The Iowa Bicycle Coalition will honor West Branch’s late bike maker Tom Teesdale this weekend with the creation of a new Teesdale Hand Built Bike Show.


The event is part of the 2015 Iowa Bike Expo Saturday at the Iowa Events Center in Des Moines.

Teesdale died July 21, 2014, while riding on the second day of the Register’s Annual Great Bicycle Ride Across Iowa. The 62-year-old owner of TET Cycles, who worked out of a shop at 403 S. Maple, developed an international reputation for hand-built bicycles and is considered a pioneer in mountain bike design.

“Tom Teesdale was highly regarded as a local frame building legend in addition to being considered one of the most prolific custom frame builders among the international biking community,” Iowa Bicycle Coalition Executive Director Mark Wyatt wrote in a statement.

The idea for the show, which the Iowa Bicycle Coalition wants to make an annual event, came out of conversations between Wyatt, University of Iowa’s Interim Director of the School of Art and Art History Steve McGuire, and Iowa State University industrial design graduate research and teaching assistant Mark Kargol.

All three knew Teesdale and his work, and McGuire and Kargol said industrial design, like building bicycles, is considered an art form. And they want their expected 6,000 visitors to learn about the West Branch bike builder.

Kargol said he first visited Teesdale’s shop in 1997 when Kargol was an undergrad at Iowa. He commissioned Teesdale to build a mountain bike and, later, a triathalon bike.

“Being around Tom and other frame-builders really got me interested in the craft and hand-built bikes,” Kargol, who also owns Ventus Custom Cycles in Ames, said.

Kargol said he noticed that respected car shows draw special attention to hand-made cars, and thought the Iowa Bike Expo ought to do the same.

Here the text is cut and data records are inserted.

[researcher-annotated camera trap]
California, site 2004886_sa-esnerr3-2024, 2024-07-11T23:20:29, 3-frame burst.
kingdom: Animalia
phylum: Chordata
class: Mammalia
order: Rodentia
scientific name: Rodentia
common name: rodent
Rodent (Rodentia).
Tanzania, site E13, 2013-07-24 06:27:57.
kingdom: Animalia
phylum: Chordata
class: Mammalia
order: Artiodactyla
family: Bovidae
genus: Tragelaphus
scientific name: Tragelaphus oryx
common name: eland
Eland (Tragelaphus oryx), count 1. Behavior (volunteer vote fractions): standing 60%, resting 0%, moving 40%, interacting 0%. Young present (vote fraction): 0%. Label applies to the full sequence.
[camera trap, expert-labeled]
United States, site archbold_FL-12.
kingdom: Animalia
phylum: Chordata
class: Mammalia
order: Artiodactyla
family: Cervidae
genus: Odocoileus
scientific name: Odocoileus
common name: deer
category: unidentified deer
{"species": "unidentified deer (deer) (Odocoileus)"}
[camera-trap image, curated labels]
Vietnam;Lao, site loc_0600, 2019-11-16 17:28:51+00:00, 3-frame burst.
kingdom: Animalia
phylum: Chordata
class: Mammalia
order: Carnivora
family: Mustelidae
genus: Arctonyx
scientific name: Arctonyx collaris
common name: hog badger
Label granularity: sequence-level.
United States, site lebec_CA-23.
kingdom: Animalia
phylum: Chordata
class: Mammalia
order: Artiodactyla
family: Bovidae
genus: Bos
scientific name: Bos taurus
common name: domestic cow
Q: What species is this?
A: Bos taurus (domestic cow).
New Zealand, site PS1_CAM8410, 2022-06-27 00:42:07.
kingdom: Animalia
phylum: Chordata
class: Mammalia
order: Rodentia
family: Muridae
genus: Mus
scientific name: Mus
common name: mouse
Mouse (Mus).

Teesdale also built road racing, cross bikes, tandem and many other styles, including custom-made bicycles for special olympians. He also taught frame building as an adjunct faculty member at Iowa.

“The expo is in honor of him,” McGuire said. “It is pretty important in terms of bringing attention to (Iowans) that this kind of legend was in their back yard. He was regarded as one of the best frame-builders in the United States.”

McGuire said Teesdale bicycles appear in the mountain bike Halls of Fame in both Europe and the United States, reflecting some of his nearly 40 years of building bicycle frames. And members of the Discovery Team, which competed in the Tour de France, rode Teesdale bicycles when relaxing between races.

“He was an innovator and a craftsman,” McGuire said.

Yet, he said, Teesdale did not make bicycles the center of his life.

“A lot of people don’t know how important his family was to him,” McGuire said. “In my mind, having this legacy of Tom Teesdale (recognized at the expo) is also a way to acknowledge his family.”

Wyatt said a section of the expo floor will be set aside for hand-built bicycle vendors marked with a banner above them. Each vendor will receive a ballot box as the show includes two trophies — a People’s Choice Award and an Exhibitor’s Choice Award — in an effort to recognize the skill and craftsmanship the bicycle world appreciated in Teesdale’s work, McGuire said.

This first year, the show will be small, Wyatt said, with seven or eight builders exhibiting, but he hopes it will grow.

“Tom was a legend and not a lot of people knew that … a famous bike builder could be so approachable,” Wyatt said.

Oddly enough, Kargol said, “Tom didn’t show off his work at shows.”

“He was not a guy that got out there in front of people,” he said. “He let his work speak for itself. He didn’t really market himself. … He just did great work that was almost a secret.”

Kargol noted that Teesdale’s bicycles sold for “extremely reasonable” prices, sometimes a third to a half of the price of other frame builders.

“He was very humble and did his work very well,” Kargol said. “He wasn’t out to gain a lot of notoriety for himself.”